*** RECORDED INFORMATION ***
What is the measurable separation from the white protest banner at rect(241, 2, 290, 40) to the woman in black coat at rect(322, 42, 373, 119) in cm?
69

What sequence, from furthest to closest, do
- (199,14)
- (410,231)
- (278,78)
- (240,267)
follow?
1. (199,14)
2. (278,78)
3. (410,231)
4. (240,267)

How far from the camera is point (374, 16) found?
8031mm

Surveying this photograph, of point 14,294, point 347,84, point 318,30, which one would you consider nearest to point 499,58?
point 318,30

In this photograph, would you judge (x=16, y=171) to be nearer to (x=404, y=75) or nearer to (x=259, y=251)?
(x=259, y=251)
***
*** RECORDED INFORMATION ***
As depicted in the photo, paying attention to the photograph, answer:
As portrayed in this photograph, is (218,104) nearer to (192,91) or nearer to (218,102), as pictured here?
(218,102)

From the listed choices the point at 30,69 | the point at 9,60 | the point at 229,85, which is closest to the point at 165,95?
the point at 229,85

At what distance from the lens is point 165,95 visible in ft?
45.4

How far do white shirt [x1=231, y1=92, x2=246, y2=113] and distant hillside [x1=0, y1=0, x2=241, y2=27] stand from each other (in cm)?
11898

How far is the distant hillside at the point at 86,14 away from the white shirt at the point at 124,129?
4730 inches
***
### INSTRUCTION
Write out the listing word for word, starting with the line that contains "As depicted in" and going on through the line that contains "4730 inches".

### EXERCISE RESPONSE
As depicted in the photo, paying attention to the photograph, answer:
As portrayed in this photograph, is (218,104) nearer to (192,91) or nearer to (218,102), as pictured here?
(218,102)

From the listed choices the point at 30,69 | the point at 9,60 | the point at 229,85, which is closest to the point at 165,95?
the point at 229,85

At what distance from the lens is point 165,95 visible in ft?
45.4

How far do white shirt [x1=231, y1=92, x2=246, y2=113] and distant hillside [x1=0, y1=0, x2=241, y2=27] stand from each other (in cm)?
11898

How far is the distant hillside at the point at 86,14 away from the white shirt at the point at 124,129?
4730 inches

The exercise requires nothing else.